Exercise objective: Continue the article on house arrest for Canada's security certificate detainees from its last sentence.

Document segment:
•••
Between home and a hard place

House arrests jail whole families


Public outrage over the treatment of Canada’s “security certificate” detainees has receded with the seemingly good news that four of the five detainees are now living at home. But the reality of house arrest is almost worse, because it effectively extends the almost total loss of freedom the men endure to their wives, children and friends.

Imagine the government has declared you a threat to national security, but you’re not allowed to know why. You spend upwards of seven years behind bars under a secretive, arbitrary process reminiscent of a Kafka novel. You watch your children grow up through thick glass in weekly intervals of 20-minute visits, unable to hug and kiss them. Your life is haunted by the threat of deportation to torture.

After all this, the prospect of house arrest might sound like paradise. But even this improvement in your condition becomes a nightmare under some of the most draconian bail conditions ever seen in Canada.

You have a large device affixed to your leg that is linked to a GPS satellite, tracking your every move. To charge the device’s battery, you must sit plugged into an electrical outlet for two uninterrupted hours a day. You cannot sleep during the charging because if you turn the wrong way you might upset the delicate pins in the device.
•••
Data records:

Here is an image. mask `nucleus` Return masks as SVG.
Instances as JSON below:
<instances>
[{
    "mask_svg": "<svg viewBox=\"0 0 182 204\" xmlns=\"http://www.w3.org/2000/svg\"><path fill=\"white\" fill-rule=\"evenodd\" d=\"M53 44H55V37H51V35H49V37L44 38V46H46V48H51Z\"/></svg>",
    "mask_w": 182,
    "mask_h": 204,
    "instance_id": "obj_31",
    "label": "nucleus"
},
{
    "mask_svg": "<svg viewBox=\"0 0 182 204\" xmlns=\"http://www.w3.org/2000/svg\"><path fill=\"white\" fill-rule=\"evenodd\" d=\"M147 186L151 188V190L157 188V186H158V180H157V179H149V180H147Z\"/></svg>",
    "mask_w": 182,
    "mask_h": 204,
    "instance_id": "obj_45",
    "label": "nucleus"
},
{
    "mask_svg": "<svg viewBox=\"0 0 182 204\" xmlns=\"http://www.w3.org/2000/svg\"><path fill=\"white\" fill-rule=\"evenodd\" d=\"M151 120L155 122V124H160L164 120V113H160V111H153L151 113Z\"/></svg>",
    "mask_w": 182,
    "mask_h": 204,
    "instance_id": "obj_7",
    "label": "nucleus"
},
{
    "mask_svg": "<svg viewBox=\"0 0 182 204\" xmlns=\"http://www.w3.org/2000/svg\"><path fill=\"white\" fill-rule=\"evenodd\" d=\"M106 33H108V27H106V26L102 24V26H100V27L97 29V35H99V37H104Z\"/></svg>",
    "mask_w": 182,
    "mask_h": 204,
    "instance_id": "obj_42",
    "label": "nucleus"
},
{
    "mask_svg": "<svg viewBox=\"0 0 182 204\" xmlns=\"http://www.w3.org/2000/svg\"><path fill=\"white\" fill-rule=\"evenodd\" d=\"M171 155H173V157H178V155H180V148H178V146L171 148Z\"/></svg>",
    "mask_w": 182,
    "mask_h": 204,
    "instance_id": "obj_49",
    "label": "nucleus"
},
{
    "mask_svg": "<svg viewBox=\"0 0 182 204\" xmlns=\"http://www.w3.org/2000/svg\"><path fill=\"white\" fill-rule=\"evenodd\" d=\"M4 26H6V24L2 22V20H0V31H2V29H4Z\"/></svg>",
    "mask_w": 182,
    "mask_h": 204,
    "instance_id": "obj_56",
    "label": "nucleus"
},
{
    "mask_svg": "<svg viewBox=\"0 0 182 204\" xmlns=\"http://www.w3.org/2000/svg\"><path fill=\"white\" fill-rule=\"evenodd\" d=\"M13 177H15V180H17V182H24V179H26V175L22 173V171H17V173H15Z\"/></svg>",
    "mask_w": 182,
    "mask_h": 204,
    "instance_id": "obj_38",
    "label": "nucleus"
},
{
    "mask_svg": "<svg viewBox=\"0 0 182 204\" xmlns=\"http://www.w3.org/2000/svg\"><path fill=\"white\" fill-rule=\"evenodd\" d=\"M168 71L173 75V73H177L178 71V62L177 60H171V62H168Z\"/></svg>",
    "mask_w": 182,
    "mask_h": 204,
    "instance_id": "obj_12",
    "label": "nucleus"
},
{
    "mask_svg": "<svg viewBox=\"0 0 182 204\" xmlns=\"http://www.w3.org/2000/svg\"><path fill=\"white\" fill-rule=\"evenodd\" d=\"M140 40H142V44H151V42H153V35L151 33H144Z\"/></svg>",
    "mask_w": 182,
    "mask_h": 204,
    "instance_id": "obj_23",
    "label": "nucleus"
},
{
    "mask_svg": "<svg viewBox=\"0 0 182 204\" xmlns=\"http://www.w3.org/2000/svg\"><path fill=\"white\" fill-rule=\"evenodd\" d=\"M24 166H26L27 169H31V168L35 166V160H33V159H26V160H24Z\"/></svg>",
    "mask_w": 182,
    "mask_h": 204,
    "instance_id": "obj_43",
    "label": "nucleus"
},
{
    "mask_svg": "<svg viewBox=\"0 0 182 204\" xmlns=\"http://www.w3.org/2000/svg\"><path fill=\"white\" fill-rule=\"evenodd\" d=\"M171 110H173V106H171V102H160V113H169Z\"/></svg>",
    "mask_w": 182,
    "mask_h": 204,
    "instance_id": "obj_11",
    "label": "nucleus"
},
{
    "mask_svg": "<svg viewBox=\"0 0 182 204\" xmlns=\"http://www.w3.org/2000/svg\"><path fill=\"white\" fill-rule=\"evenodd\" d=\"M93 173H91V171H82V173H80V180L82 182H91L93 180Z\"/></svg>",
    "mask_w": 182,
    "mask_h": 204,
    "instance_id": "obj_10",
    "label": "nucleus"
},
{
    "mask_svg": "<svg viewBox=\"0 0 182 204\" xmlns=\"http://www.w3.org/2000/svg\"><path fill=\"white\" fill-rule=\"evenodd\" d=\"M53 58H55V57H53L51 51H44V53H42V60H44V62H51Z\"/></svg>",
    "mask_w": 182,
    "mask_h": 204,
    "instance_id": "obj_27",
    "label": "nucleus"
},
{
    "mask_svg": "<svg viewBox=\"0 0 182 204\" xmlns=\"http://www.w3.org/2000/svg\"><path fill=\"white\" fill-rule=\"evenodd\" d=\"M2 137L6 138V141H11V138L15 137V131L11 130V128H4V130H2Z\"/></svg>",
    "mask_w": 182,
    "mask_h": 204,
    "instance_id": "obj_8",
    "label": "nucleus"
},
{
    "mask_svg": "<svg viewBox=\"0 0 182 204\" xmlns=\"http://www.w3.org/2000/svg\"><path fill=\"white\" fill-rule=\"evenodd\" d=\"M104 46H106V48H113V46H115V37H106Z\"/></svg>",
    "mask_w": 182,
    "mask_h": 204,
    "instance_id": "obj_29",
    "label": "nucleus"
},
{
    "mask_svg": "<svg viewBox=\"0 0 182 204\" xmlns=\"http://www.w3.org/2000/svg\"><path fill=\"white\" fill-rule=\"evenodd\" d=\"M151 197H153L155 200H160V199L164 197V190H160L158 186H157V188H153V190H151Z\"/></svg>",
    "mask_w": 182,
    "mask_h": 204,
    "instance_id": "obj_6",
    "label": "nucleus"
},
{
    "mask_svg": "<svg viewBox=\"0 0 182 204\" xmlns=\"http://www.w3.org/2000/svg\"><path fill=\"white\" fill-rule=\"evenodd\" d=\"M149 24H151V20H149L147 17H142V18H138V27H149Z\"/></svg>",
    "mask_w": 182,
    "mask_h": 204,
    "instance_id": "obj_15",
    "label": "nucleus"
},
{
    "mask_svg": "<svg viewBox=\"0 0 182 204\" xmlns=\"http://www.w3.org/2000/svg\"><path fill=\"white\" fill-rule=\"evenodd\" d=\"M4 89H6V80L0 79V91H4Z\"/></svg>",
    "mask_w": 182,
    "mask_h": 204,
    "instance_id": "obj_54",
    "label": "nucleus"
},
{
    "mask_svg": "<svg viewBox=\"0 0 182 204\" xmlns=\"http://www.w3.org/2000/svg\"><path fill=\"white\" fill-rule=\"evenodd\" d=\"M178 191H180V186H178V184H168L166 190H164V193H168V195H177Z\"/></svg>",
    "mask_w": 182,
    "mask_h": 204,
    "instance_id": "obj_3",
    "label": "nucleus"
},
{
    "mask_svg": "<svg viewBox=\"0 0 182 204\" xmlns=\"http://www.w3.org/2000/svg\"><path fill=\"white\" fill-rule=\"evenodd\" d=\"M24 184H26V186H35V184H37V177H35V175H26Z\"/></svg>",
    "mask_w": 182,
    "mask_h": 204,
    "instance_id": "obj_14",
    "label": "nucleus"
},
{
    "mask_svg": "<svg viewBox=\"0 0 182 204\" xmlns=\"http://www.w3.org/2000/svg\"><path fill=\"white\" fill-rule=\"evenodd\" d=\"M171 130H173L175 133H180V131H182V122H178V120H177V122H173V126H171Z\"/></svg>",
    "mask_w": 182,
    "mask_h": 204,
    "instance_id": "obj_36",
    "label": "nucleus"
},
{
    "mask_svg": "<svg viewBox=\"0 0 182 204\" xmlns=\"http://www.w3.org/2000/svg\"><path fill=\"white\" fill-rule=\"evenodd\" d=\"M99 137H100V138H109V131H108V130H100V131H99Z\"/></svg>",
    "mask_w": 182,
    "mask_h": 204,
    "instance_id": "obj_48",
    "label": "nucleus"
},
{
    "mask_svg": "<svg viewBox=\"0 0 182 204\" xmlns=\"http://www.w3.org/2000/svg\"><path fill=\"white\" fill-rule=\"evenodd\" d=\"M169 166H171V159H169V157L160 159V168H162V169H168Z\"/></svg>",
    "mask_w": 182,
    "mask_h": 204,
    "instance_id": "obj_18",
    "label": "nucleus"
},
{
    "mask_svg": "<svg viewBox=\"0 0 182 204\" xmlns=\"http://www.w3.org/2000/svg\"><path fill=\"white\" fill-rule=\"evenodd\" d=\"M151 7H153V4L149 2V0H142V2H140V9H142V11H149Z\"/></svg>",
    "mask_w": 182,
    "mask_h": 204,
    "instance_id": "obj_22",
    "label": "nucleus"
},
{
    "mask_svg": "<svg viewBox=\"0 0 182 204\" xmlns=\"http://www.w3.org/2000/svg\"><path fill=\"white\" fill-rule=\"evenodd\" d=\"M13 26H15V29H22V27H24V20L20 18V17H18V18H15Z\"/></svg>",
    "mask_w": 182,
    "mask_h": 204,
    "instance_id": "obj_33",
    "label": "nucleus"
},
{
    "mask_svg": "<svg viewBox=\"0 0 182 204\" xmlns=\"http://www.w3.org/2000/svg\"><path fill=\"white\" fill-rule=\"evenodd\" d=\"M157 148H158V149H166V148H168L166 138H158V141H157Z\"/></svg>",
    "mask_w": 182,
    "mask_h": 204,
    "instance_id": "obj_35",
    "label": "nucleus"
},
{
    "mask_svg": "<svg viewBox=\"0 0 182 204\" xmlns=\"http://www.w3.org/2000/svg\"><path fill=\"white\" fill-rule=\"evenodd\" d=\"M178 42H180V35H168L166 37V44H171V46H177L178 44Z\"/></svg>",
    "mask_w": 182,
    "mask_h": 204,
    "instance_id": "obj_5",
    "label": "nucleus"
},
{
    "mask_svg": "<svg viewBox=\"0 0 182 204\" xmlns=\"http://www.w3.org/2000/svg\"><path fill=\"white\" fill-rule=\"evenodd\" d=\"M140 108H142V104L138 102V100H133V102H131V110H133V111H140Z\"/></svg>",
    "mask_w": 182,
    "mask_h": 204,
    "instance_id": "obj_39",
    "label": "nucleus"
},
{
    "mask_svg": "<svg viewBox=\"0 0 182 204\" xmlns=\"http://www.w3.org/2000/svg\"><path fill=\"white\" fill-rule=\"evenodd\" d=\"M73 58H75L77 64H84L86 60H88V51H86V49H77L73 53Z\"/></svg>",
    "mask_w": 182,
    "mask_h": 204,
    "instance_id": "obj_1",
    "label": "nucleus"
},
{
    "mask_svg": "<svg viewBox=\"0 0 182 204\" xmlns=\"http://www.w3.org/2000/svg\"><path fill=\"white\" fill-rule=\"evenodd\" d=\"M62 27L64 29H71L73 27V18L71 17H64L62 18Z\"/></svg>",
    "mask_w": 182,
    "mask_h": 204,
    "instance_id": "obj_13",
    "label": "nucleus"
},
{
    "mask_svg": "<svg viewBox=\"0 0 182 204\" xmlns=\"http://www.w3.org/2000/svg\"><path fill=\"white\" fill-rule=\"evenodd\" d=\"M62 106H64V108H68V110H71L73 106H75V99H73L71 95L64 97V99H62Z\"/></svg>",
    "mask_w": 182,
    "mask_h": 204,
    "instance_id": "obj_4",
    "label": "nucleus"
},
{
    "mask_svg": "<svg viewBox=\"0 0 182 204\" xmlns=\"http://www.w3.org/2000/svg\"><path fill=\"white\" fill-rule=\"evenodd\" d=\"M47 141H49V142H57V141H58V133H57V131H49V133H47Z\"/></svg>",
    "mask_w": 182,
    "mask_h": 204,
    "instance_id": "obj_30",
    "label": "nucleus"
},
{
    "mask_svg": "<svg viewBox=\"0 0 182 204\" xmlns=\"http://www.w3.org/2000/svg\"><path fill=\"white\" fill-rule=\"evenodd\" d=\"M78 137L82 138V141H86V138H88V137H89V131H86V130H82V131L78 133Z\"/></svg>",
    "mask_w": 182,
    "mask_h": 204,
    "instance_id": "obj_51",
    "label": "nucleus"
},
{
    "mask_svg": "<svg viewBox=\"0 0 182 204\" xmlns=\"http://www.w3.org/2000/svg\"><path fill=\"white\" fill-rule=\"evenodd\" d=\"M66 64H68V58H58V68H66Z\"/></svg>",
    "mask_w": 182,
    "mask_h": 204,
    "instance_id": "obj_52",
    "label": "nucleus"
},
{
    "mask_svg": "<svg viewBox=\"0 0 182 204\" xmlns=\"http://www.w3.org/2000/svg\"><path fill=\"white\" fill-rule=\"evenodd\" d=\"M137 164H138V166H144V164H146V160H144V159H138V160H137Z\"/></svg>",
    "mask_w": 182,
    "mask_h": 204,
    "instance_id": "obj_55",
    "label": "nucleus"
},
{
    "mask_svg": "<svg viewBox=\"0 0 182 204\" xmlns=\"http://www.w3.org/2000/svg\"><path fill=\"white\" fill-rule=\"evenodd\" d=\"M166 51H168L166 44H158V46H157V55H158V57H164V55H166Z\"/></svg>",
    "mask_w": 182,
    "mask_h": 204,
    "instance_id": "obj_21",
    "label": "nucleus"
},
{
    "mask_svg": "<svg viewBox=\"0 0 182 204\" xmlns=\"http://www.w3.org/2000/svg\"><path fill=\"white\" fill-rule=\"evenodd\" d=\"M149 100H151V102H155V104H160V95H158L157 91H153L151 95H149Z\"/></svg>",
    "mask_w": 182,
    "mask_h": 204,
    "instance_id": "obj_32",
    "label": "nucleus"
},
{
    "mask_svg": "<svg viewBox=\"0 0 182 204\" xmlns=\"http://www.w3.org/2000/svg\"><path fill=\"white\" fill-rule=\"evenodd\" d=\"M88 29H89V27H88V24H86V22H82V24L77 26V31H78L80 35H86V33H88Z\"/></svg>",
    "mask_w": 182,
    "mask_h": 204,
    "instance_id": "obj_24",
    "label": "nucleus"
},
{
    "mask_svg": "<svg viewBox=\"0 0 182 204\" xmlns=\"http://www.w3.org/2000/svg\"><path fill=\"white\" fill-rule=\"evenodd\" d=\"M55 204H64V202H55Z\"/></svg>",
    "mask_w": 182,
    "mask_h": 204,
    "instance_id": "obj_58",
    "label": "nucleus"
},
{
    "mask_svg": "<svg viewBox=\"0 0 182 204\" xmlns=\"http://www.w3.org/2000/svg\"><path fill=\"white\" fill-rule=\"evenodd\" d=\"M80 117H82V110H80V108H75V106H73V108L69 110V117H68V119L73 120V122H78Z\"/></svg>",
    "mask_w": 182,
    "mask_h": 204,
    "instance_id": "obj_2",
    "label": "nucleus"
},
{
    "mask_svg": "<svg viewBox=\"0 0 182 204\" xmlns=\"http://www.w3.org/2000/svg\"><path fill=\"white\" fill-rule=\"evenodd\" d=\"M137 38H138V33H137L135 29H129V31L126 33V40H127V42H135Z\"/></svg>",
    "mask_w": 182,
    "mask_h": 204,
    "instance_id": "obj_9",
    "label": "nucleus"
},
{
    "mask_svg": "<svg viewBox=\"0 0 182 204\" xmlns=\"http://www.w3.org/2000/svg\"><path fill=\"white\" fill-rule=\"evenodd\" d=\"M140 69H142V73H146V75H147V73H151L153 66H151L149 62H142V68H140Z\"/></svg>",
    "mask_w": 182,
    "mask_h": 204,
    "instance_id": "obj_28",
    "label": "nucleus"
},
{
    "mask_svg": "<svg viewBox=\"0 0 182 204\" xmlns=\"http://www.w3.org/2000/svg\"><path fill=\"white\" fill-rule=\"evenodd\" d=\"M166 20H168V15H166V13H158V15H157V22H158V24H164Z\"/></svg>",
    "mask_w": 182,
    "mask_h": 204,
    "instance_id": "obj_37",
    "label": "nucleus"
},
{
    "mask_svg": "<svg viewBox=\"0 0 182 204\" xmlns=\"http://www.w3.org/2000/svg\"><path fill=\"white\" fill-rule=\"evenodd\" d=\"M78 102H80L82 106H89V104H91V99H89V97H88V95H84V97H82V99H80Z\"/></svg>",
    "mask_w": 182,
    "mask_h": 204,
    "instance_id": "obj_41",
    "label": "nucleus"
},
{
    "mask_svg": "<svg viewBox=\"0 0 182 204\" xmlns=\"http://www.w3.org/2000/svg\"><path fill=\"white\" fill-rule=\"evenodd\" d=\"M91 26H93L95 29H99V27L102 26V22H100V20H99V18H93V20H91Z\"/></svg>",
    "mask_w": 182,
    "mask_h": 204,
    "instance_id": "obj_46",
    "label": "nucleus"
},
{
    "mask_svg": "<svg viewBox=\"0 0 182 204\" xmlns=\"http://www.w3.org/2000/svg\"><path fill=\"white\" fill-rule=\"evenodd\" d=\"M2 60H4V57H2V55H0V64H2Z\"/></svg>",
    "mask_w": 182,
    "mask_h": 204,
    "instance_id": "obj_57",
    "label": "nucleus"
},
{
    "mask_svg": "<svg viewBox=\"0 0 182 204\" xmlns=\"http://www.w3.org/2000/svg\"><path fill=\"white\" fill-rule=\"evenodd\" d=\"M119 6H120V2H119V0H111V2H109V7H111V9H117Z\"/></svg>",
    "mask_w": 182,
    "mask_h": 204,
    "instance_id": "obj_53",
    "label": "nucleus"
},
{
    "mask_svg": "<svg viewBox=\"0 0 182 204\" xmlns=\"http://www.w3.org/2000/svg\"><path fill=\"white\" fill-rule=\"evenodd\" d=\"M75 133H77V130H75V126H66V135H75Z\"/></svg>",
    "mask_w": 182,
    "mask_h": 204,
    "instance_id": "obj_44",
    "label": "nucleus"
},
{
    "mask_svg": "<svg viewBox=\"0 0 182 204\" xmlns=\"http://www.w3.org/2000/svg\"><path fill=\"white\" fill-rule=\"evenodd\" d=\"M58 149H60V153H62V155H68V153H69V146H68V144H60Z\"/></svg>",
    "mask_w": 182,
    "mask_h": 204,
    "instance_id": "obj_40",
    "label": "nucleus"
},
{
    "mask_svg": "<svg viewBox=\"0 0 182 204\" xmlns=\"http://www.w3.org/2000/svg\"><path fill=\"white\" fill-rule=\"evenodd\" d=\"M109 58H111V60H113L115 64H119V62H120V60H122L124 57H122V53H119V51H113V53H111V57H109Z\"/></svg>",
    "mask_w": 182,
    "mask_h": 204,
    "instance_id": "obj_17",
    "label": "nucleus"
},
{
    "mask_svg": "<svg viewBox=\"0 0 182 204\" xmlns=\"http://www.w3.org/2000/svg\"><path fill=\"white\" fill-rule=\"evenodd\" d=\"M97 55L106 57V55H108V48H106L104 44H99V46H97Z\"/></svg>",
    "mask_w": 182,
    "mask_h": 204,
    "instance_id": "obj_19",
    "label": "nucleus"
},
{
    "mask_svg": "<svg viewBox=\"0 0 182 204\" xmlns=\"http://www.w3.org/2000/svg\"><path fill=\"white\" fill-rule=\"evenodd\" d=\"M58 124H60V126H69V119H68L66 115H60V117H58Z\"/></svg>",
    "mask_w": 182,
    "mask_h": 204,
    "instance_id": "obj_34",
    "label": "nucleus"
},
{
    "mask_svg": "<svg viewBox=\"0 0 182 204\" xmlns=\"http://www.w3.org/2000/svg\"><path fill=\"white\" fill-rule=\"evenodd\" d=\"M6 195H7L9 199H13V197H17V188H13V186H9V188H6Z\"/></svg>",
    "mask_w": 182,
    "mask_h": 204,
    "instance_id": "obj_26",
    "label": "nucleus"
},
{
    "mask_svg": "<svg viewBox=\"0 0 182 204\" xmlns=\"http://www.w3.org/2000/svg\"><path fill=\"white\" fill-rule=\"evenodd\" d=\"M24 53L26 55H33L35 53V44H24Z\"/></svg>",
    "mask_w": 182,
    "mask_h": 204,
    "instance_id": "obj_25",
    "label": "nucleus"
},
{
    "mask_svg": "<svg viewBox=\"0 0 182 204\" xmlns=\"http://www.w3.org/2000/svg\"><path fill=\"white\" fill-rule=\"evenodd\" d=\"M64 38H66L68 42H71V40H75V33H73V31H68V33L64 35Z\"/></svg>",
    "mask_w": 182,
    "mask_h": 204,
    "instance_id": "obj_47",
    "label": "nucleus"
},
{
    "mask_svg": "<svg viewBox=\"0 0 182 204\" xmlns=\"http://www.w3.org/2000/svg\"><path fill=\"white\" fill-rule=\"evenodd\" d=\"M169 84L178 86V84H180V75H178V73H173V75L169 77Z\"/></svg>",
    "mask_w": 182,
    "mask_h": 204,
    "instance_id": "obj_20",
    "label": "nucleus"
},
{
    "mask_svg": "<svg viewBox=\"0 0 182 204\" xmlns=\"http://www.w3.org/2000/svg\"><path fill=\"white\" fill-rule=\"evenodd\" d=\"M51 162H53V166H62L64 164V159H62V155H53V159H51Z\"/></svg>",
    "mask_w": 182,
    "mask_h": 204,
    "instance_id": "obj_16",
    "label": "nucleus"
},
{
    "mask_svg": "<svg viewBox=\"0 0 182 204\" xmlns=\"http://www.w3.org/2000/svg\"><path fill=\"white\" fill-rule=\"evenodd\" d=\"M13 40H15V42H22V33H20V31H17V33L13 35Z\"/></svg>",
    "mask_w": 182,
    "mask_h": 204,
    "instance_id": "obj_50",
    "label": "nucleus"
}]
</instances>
•••
In response:
Video cameras and alarms are placed in your home at all entrances and selected windows, and you must ensure your residence has a parking spot for the government agents who are charged with your 24-7 surveillance. All of your phone conversations, including those with your lawyers, are monitored and recorded for analysis by counter­terrorism officials. All of your mail, from bills to birthday cards, is intercepted by state agents who make duplicates of it so that special “counterterrorism analysts” can determine whether your partner’s Sears bill reveals any “trends” or “codes” that might be deemed detrimental to national security.

What sounds like a dystopian sci-fi stomach-turner is in fact a growing trend in Canadian state surveillance of individuals who seek bail in certain high-profile cases, especially those subject to security certificates.

For almost two decades, security certificates have allowed for the indefinite detention of refugees and permanent residents on undisclosed national security grounds and, although declared unconstitutional by the Supreme Court of Canada in 2007, they remain in place with minor modifications.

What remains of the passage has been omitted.